Flat Number 2: Sidar and Gaba
Watching Gaba lick the crumbs of the floured cookies with his rough, rose-pink tongue, Sidar couldn’t help recalling a particular day of his childhood. It was a snowy Saturday. They had paid a visit to grandma, as they always did on Saturday mornings, but this time for some reason their visit had been shorter than usual. Ever since they had left the old woman’s house, his mother and father had been walking arm-in-arm, murmuring reticently. Sidar, whom no one expected would grow up to be so tall and lanky back in those years, was covered in layers of clothes, lolloping like a cabbage; his reindeer-motif wool beret pulled down to his ears and the same coloured scarf wound around his neck. As the distance between him and his parents who were coming at a snail’s pace from behind extended, Sidar took the liberty of tramping through all the puddles on his way. He could thus estimate the graveness of the quiet quarrel between his parents. The only thing adults need to do to make their children sense the inauspiciousness hovering in the air without explicitly declaring the news is simply to not get angry at things that always anger them. Accordingly, Sidar had fathomed something was wrong. For him to be convinced this day was like any other day, he first had to find a deep, dirty mud puddle to march in, and upon doing so, be rebuked by his mother and conceivably slapped by his father.
Before long he came across what he wanted, a russet, murky hole full of mud, the depth of which he could not possibly estimate. Doggedly, almost blindly he stomped in it and would have simply spurted ahead had he not heard an indistinct growl right at that instant. He flinched, checked the surroundings but couldn’t see anyone. It was as if the voice had come from under his feet…as if the mud had
been hurt… Perhaps it was a warning urging him to stay back. Perhaps this hole in front of him was one of those infamous death holes the municipality dug up to then forget to refill: a brown, bottomless dirty death hole… It frightened him, but the fear of death, Sidar sensed for the first time, was not that frightful. He moved forward.

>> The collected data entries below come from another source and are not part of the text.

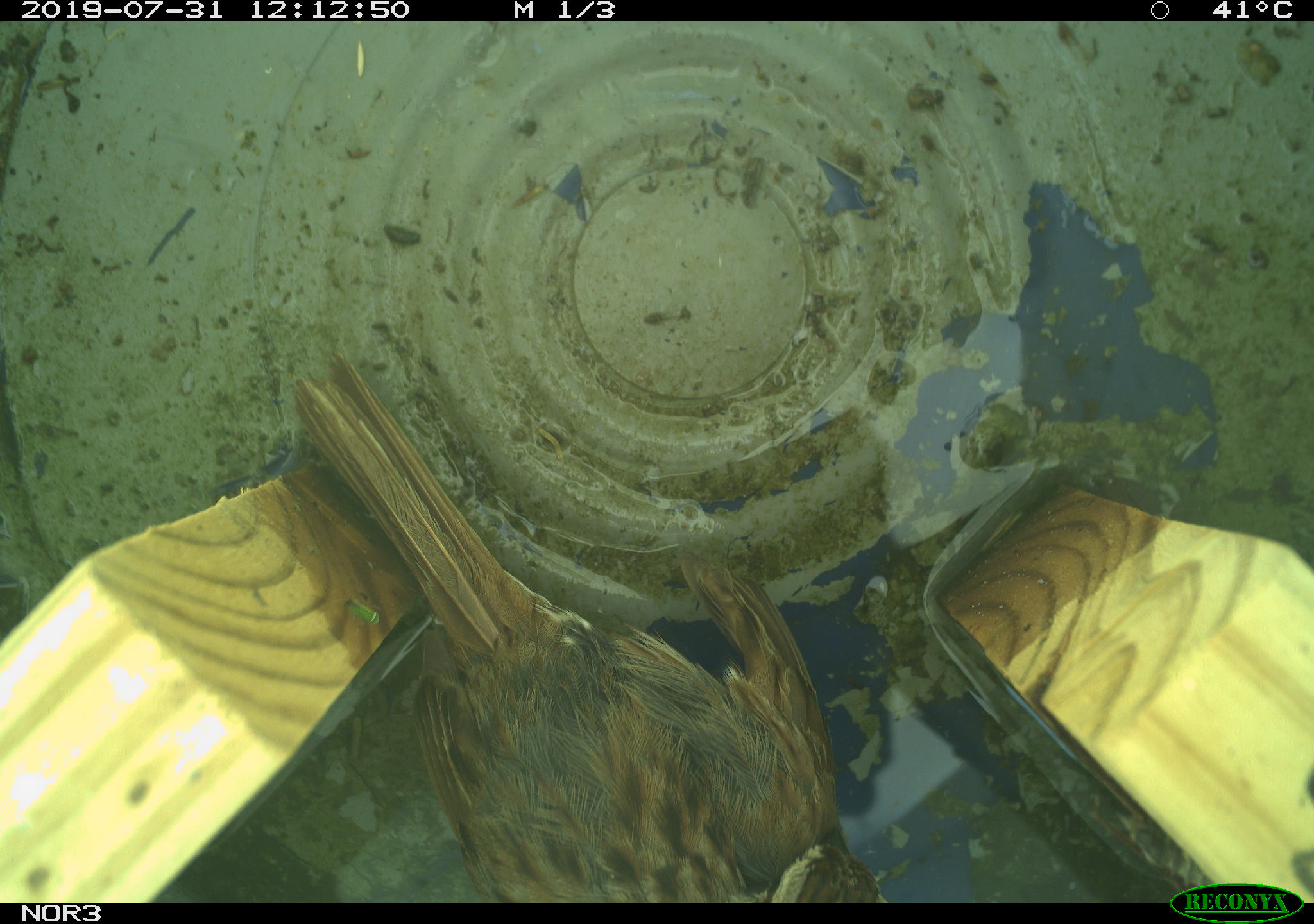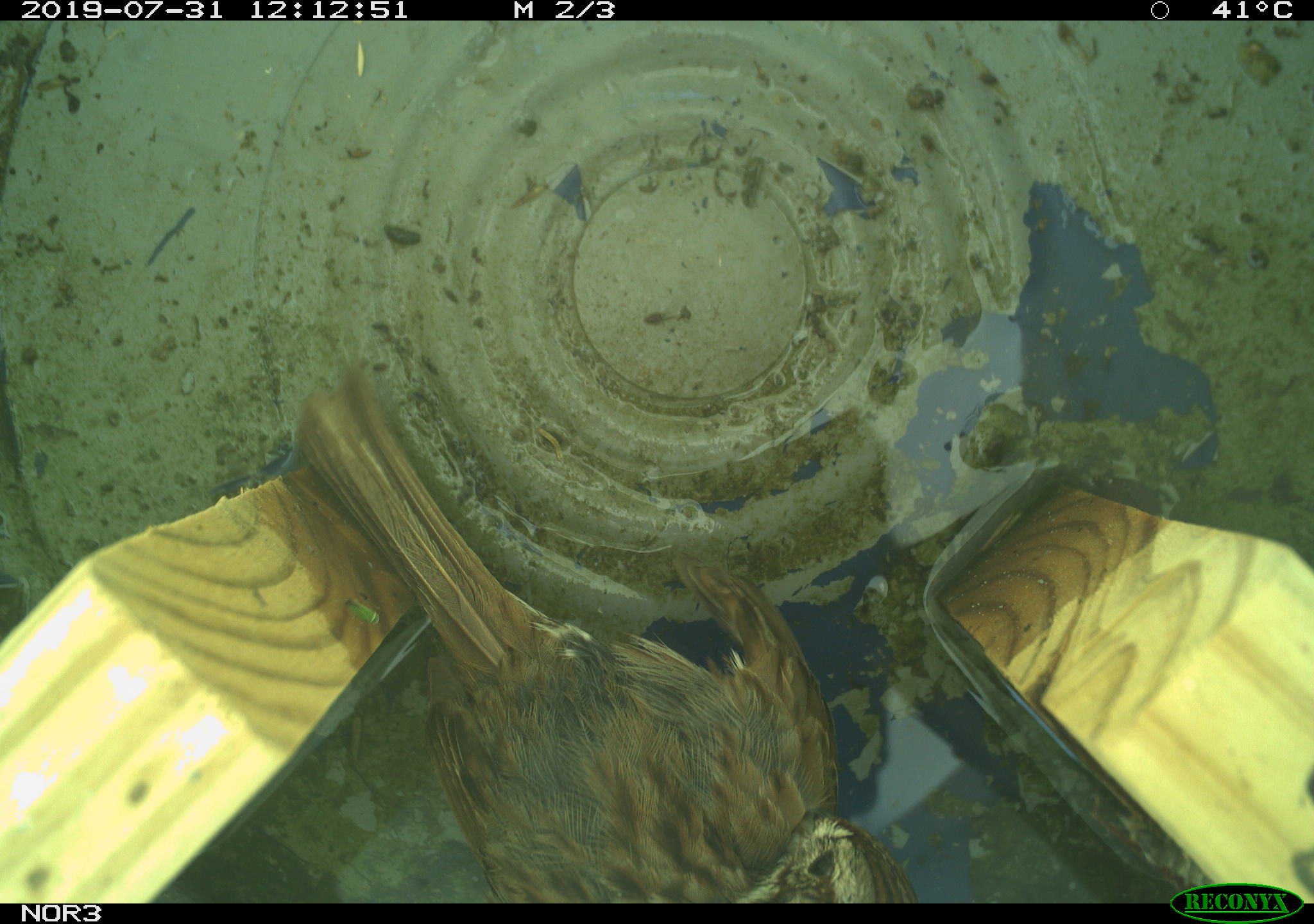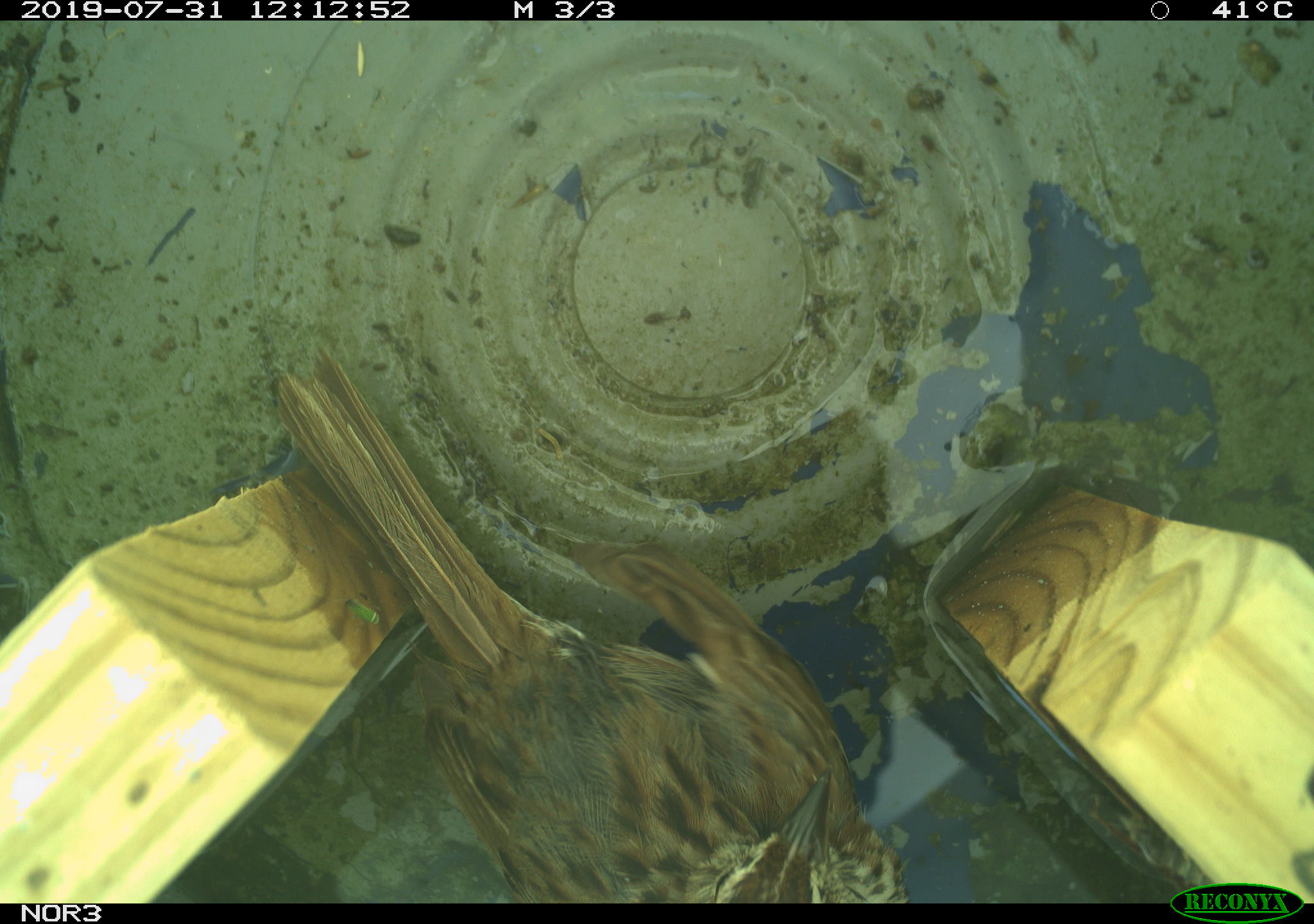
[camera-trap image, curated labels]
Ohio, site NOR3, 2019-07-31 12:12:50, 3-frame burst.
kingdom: Animalia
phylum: Chordata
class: Aves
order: Passeriformes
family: Passerellidae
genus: Melospiza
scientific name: Melospiza melodia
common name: song sparrow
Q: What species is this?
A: Song sparrow (Melospiza melodia).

His heart pounded wildly. How deep was the hole, where was its bottom? Perhaps in a step or two he would be swallowed up… In his mind’s eye he visualized his death, the hole gulping him up, leaving behind nothing but his red deer patterned beret. He imagined his mother and father passing by the hole, still talking fervently, then returning down all the roads they had passed searching for their only son. The more he thought about it the more he took pleasure in making everyone pay for past offences: slanders that had hurt him, squabbles that had injured him, the injustices he had been subjected to… It felt good to envisage how his friends and relatives who had been separately responsible for each one of these slights would repent upon learning he had died.

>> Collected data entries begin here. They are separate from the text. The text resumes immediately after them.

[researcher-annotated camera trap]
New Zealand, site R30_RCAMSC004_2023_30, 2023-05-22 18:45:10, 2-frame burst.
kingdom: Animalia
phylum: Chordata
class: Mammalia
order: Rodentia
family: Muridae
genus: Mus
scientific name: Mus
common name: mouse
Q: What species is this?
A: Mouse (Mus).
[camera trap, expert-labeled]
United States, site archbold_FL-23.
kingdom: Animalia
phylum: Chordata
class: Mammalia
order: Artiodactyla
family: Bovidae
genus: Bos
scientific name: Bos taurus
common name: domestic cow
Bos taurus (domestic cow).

Yet before he was able to arrive even at the midpoint of his dreams, he had reached the end of the puddle. He grudgingly stepped out and still stomping his feet, dropping burly mud drops, he turned the street corner only to stop there flummoxed. Right across from him, by the sidewalk, lay a puppy. Those blaring sounds had emanated not from the death-hole of the Istanbul municipality but from this puny, black-eyed puppy. It had no blood on its coat, no visible cut or wound. The wheel tracks of the minibus that had sped over it were not detectable. Sidar’s face paled. Realizing that the death he had lavishly dreamt of a minute previous was now so close and yet so external to him, he felt stupid. All these visions that carried him away were incongruous and all the aspirations he set up futile. The only things that were real to him at that moment were the mud left on his trousers, which was already drying up, and the pain tormenting this puppy. The rest was entirely meaningless. He had a family but was lonely; he was constantly belittled by everyone and he in turn constantly belittled everyone; he did not know how to be happy and did not think he could learn it either; he had turned eleven but was still a child in everyone’s eyes; no one asked his opinion on anything and even if they did, he did not have any opinion anyway.